You smile and tell him, “Yes, I really do. Larry, for one - he sends me the playlist each month for Concert Club. Larry and Mason also took me river tubing in the summer. Fritz and Anna drove us, and Fritz gave me a pizza oven that’s in my backyard. Grace and Matthew across the street from me have their baked potato buffet every Saturday night. I help out with the Puzzle Exchange, and I’m on the Festival Committee. I’ll be working on the Parade of Lights next weekend. I have more friends here than I’ve ever had in my life, actually.”

Ian considers this, and says after a moment, “That’s the part I don’t fully understand. All this activation energy. Where do y’all get it from?”

Larry says, “We get it from giving it. That’s how community works.”

Ian’s eyes cloud as he says, quietly, “Well, I wouldn’t know where to start.”

Larry leans back on the bench, stretching his arms and yawning, as he looks up at the canvas roof.

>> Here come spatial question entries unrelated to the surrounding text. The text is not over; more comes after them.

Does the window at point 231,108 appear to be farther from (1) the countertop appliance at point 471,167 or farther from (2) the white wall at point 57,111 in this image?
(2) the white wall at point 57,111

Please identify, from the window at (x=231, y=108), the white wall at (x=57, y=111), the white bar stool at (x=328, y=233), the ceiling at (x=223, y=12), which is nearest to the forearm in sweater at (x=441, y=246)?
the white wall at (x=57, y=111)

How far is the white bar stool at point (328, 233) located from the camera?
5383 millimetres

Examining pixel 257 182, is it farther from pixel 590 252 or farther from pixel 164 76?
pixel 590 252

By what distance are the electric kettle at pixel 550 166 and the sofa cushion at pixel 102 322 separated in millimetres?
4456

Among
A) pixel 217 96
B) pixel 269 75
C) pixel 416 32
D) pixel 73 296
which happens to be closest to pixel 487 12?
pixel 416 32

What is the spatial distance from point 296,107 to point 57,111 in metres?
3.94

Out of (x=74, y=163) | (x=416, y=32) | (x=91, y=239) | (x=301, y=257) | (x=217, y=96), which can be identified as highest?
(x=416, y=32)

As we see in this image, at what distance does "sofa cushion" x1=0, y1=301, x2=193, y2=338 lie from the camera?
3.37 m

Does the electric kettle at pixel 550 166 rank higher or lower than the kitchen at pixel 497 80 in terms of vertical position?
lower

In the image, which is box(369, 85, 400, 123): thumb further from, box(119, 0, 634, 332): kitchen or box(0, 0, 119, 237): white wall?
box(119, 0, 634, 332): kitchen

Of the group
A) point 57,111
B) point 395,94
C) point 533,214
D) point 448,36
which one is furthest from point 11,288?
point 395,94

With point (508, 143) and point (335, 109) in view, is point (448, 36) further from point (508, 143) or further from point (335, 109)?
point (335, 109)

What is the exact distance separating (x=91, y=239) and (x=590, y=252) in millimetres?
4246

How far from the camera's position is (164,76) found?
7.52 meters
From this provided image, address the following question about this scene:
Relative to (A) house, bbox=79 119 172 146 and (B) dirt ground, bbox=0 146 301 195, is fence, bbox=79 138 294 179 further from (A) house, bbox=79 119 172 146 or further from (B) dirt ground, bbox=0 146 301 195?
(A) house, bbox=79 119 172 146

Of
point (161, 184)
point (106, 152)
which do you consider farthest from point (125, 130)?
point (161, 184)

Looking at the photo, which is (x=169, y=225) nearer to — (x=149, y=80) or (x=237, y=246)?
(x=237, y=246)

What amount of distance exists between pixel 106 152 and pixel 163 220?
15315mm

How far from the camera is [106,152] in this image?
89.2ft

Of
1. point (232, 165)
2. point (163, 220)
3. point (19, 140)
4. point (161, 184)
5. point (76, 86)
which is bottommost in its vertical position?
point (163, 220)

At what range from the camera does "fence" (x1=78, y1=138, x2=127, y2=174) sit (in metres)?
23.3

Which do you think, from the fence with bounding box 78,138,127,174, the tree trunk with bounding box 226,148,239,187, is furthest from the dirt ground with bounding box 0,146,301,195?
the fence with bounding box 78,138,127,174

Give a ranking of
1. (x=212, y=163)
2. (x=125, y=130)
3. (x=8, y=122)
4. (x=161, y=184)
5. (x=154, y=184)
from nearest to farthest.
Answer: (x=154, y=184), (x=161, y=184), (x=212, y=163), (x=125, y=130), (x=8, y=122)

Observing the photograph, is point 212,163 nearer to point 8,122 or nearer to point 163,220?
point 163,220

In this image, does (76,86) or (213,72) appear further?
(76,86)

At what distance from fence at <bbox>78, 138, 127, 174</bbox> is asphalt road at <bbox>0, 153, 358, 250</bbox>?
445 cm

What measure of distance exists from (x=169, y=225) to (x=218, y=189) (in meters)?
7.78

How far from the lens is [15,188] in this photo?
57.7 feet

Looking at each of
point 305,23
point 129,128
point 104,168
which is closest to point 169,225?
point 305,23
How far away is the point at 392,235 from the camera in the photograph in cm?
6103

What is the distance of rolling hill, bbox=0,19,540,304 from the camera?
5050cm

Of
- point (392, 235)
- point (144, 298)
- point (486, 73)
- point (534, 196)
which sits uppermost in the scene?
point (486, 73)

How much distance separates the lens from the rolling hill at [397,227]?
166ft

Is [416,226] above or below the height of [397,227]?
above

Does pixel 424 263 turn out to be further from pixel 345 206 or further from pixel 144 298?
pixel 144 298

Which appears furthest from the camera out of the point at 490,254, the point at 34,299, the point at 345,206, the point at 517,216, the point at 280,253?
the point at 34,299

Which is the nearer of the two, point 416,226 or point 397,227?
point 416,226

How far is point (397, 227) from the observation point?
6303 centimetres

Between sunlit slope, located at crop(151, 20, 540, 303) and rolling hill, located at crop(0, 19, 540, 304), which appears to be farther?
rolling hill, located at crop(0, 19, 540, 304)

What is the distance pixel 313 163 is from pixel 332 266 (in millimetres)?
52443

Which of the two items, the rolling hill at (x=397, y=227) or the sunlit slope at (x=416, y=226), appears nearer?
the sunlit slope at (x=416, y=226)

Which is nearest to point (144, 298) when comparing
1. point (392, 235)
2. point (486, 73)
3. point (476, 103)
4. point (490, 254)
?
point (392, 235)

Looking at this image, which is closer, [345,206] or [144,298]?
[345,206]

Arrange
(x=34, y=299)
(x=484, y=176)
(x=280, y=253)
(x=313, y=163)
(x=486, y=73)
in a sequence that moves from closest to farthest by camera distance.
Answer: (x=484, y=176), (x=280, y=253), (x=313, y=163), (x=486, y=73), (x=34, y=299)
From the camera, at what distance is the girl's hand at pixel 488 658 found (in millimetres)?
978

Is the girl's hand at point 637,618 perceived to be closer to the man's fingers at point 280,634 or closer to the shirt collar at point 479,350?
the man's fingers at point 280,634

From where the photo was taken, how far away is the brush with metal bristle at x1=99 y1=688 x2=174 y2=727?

Then he snaps a finger and says, “The parade float.”

Ian’s eyebrows head north again, as he responds, “What of it?”

Turning to you, Larry says, “Right after we graduated from high school, this guy gets the idea that we should have a float in the 4th of July parade in town. Mind you, we have no official organization, no paperwork, no nothing. And it’s, like, a week before the parade.”

Ian smiles, genuinely, at the memory. He adds, “We stole my uncle’s cargo trailer and put a hitch on your Mom’s tiny little Mazda. A whole lotta plywood and tissue paper disappeared from people’s houses that week.”

Larry says, laughing, “What were we, mermaids?”

Ian corrects him with a stern face, “Mer-people, Lar. Mer-people. Thank God we didn’t have cell phone cameras in those days.”

Larry thumps the table, tears in his eyes from his laughter, and says, “We had, what, 60 of us marching alongside the float?”

Ian confirms, “At least 60 hairy mer-people, under the sea, yeah.”

As the two of them laugh and laugh, lost in their nostalgia, you rest your arms on the picnic table, feeling its roughly worn surface beneath the palms of your hands. You let their joy wash over you as you take an easy breath. 

The two middle-aged Dads catch their own breath, and Ian ventures, “Well, I’m a little past my parade float years, but maybe I’ve still got something in the tank.”

Larry replies, ”I assure you, Ian, you do. I’m just saying you should try. You have a lot more to offer than you’re giving yourself credit for. None of us are meant to be alone.” Turning once again toward you, Larry asks, “Isn’t that right?”

You say, “Yes, that’s exactly right.”